▸ PASSAGE PROVIDED:

····················

Royal Swets & Zeitlinger Holding NV (Koninklijke Swets & Zeitlinger Holding NV), operating under the trade name Swets, was a group of information services companies operating worldwide as an intermediary between publishers and libraries. Swets provided overall management and processing of subscriptions to scientific and professional printed and electronic publications for libraries. The parent company of Royal Swets & Zeitlinger Holding was Swets & Zeitlinger Group BV, and its main trading subsidiary was Swets Information Services BV. The Swets companies were progressively declared bankrupt between September and November 2014.

Swets' 2013 annual report, released on 8 August 2014, included the following market update report: "2013 was a turbulent year for Swets. It has become clear that the intended transformation of Swets requires more capital and scale than is currently available. The ultimate shareholders of Swets Group in close the lenders have decided to put all shares of Royal Swets & Zeitlinger Holding N.V. up for sale and have initiated a competitive auction process with a planned sale in Q3 2014. The lenders support the plan and have decided to postpone the demand for repayment as long as the execution of the sales process develops according to the plan". The market update further stated that as Swets had "failed to meet its covenant requirements related to the long term financing. As a consequence of this breach the lenders are entitled to demand immediate repayment." The problems were attributed to the move from print to digital publishing, which has lower commissions, and facilitates direct publisher–customer relationships in place of intermediaries.

····················

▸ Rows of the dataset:
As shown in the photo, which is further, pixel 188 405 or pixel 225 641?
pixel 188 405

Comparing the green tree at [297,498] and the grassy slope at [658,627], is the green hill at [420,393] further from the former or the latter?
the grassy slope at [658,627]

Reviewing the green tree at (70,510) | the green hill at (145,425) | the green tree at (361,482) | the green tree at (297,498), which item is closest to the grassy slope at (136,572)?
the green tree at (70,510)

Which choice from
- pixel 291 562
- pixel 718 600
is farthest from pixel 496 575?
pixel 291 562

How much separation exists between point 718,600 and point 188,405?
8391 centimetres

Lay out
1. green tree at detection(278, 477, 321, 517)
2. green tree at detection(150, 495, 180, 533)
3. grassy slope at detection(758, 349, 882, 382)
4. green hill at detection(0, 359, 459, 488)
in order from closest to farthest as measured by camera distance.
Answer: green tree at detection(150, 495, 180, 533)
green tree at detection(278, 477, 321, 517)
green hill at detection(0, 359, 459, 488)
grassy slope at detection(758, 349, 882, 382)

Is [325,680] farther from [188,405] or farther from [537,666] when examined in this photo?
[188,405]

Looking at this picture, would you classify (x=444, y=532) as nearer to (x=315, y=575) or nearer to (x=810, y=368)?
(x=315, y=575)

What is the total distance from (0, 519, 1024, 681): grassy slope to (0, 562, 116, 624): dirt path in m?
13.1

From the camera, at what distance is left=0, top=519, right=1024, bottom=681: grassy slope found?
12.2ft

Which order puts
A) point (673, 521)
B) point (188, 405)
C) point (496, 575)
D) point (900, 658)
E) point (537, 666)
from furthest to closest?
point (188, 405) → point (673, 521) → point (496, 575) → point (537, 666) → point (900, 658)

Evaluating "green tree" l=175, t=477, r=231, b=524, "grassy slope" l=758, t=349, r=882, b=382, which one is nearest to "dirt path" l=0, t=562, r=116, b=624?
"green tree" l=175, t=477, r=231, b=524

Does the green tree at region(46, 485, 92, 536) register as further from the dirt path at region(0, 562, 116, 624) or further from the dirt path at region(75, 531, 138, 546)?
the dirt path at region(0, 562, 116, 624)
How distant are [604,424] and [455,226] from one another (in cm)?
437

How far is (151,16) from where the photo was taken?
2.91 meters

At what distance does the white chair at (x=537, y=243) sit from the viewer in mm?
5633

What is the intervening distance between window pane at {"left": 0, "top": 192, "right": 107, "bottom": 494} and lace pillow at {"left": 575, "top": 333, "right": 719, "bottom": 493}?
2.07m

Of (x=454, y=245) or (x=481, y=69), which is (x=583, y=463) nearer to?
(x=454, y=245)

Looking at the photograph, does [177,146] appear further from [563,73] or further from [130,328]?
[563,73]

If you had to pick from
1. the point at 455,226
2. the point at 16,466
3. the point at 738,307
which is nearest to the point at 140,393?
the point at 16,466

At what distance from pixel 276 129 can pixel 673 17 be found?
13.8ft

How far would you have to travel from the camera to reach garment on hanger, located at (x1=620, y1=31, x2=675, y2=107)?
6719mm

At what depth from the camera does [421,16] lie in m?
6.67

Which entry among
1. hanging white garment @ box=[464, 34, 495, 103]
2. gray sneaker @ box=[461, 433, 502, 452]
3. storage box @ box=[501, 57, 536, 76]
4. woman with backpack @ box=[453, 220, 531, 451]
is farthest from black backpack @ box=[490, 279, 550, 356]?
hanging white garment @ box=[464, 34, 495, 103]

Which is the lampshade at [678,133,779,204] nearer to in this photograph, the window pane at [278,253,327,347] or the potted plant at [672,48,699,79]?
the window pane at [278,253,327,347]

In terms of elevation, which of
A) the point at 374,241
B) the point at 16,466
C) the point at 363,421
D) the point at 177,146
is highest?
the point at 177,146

····················

▸ GIVEN INSTRUCTION:
Copy word for word the part of the passage about Swets that begins at the words "Royal Swets & Zeitlinger Holding NV" and stops after "and November 2014.". This data has no connection to the passage about Swets.

▸ WORKED SOLUTION:
Royal Swets & Zeitlinger Holding NV (Koninklijke Swets & Zeitlinger Holding NV), operating under the trade name Swets, was a group of information services companies operating worldwide as an intermediary between publishers and libraries. Swets provided overall management and processing of subscriptions to scientific and professional printed and electronic publications for libraries. The parent company of Royal Swets & Zeitlinger Holding was Swets & Zeitlinger Group BV, and its main trading subsidiary was Swets Information Services BV. The Swets companies were progressively declared bankrupt between September and November 2014.